#### Text for analysis
However, social norms have shifted a bit since 1997. So it's possible, if not probable, that if the film were to be recreated today, Jules and Michael would be a little older. According to a 2013 Pew Research Center analysis, the median age for marriage is steadily climbing, at 26.5 for brides and 28.7 for grooms. The study also indicated that in 2013, only 20 percent of adults ages 18 to 29 were married. So today, the marriage deal may not have been made at all.
2. Jules wouldn't have been caught off guard when she found out Michael was engaged: In the movie, Jules falls to the ground when she discovers that Michael has proposed to someone else. In today's technology-obsessed world, communication has become easier than ever. It seems unlikely that Michael, her best friend, wouldn't have texted her to tell her that he was seeing someone else, or that Kimmy wouldn't have publicized the relationship on social media.
3. Kimmy would have known exactly what to expect from Jules: A 2015 Pew Research Center study indicated that 31 percent of female Internet users use Instagram, as do 55 percent of Internet users between the ages of 18-29. Jules is a renowned food critic who, given her use of a cell phone in 1997, was an early adopter of technology trends. What are the odds that she wouldn't be on Instagram? Kimmy could easily get a read on her relationship with Michael, and, at the very least, would figure out from the get-go that her frenemy wasn't actually engaged to her friend, George, as she claimed to be.
4. Wedding culture has changed: So much of the wedding in "My Best Friend's Wedding" was planned at the last moment. Jules, for example, was only told about the soiree a few days in advance. Still, the black tie event, replete with a five-piece band, seemed to come together seamlessly. This seems highly unlikely in 2017, when the business of weddings is booming. Last year, the Knot released a study of wedding trends, and found that the cost of weddings is on the rise, with personalization becoming more important than ever to brides. Kimmy would also likely have a shower and a bachelorette party today, and it's likely that Jules would have been invited to both, which would have given her more time to try to break up the engaged couple.

#### Problem requirements
In the text about "My Best Friend's Wedding," what median marriage age for brides does the 2013 Pew Research Center analysis report? The material that comes next is separate from this text and has no connection to it.

#### Data shown
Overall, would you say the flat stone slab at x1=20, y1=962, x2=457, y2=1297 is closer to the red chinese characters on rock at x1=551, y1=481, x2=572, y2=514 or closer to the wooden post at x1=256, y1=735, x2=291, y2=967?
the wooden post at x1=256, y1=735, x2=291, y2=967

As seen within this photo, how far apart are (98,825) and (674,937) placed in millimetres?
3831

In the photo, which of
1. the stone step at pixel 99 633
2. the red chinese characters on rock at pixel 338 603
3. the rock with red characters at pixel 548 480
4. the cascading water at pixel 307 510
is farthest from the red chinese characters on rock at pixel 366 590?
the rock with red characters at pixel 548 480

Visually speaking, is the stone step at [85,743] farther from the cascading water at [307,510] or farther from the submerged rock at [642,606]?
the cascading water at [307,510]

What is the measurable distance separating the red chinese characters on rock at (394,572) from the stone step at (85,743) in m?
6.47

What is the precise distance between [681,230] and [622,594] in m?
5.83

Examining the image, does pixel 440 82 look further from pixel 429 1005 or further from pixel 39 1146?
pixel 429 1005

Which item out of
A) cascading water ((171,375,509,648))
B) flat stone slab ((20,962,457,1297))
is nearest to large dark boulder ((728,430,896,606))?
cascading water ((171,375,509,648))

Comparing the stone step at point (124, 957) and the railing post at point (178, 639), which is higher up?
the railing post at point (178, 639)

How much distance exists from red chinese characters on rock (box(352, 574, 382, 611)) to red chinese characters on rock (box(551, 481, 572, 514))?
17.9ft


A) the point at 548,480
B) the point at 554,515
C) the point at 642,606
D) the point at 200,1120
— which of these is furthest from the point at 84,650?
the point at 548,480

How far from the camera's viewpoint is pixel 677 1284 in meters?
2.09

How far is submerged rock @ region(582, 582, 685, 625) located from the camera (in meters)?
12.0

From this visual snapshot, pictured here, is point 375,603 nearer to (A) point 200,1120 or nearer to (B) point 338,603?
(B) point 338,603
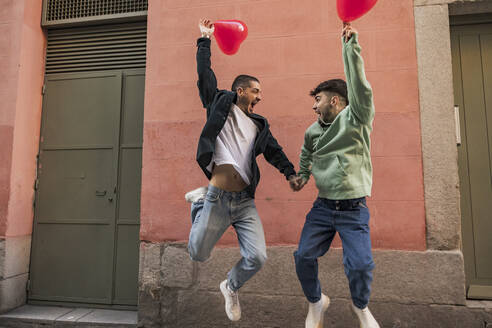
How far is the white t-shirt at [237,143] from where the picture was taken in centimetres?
268

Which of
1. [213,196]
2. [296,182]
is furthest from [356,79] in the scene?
[213,196]

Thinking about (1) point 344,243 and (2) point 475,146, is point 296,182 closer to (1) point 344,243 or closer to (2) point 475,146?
(1) point 344,243

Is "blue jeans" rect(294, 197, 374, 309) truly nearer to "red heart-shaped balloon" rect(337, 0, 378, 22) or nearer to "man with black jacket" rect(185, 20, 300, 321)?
"man with black jacket" rect(185, 20, 300, 321)

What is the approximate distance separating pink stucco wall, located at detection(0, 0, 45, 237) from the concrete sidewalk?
919 millimetres

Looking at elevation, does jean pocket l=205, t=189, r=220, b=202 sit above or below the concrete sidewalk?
above

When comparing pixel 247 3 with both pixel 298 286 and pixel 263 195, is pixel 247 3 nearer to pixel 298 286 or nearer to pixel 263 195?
pixel 263 195

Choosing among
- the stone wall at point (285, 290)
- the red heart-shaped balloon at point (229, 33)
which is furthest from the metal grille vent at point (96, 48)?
the stone wall at point (285, 290)

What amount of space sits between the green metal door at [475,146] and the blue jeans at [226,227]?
235 cm

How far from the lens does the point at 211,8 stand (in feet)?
13.2

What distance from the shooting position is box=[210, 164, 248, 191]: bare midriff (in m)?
2.67

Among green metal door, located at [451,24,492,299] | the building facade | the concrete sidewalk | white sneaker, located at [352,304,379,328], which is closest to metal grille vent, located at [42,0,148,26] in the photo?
the building facade

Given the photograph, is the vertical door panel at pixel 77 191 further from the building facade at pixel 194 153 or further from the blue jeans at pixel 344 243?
the blue jeans at pixel 344 243

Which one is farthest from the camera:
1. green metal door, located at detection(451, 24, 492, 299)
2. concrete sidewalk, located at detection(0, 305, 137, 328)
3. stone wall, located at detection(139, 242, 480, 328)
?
concrete sidewalk, located at detection(0, 305, 137, 328)

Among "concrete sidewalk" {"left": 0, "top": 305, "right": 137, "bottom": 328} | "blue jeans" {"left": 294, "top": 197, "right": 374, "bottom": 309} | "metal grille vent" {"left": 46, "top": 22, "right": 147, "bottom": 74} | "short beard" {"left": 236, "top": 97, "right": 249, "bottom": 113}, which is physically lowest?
"concrete sidewalk" {"left": 0, "top": 305, "right": 137, "bottom": 328}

#### Task output
26.5